Katsuda et al looked at diploid and polyploid hepatocytes and provided new insights into hepatocyte biology, which raises important questions for future work. Transcriptomic profiling was performed using adult rat hepatocytes. Are the findings applicable to mice where functional data exist, and, more importantly, to human beings? Gene profiling was performed in quiescent cells, and it remains to be seen how expression is altered in proliferating or injured subpopulations. Diploid hepatocytes were found to harbor a subset of cells with progenitor characteristics. Are these cells hepatocytes, or do they represent an entirely new population? Functional testing of prospectively isolated populations is essential.
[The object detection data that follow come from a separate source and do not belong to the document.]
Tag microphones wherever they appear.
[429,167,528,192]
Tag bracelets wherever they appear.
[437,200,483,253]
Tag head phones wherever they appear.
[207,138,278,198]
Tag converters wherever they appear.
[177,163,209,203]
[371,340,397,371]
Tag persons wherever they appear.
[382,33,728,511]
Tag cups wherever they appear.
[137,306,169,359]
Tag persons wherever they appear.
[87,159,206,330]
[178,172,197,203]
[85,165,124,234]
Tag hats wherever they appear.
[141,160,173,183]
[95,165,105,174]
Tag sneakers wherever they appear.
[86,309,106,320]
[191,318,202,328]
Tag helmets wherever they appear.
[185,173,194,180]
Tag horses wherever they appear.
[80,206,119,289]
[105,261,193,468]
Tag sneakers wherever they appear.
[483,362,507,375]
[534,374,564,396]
Finally, this work includes a transcriptomic analysis of diploid and polyploid hepatocytes at the single-cell level. However, it is important to recognize that low numbers of cells were investigated with a limited set of genes. It therefore is necessary to verify and extend the findings using single-cell RNA sequencing, which will permit transcriptomic analysis of thousands of sorted cells and thousands of gene targets. Such an unbiased analysis may show unique cell types within diploid and polyploid subpopulations and further illuminate functional properties, structural features, and cellular hierarchies within the liver.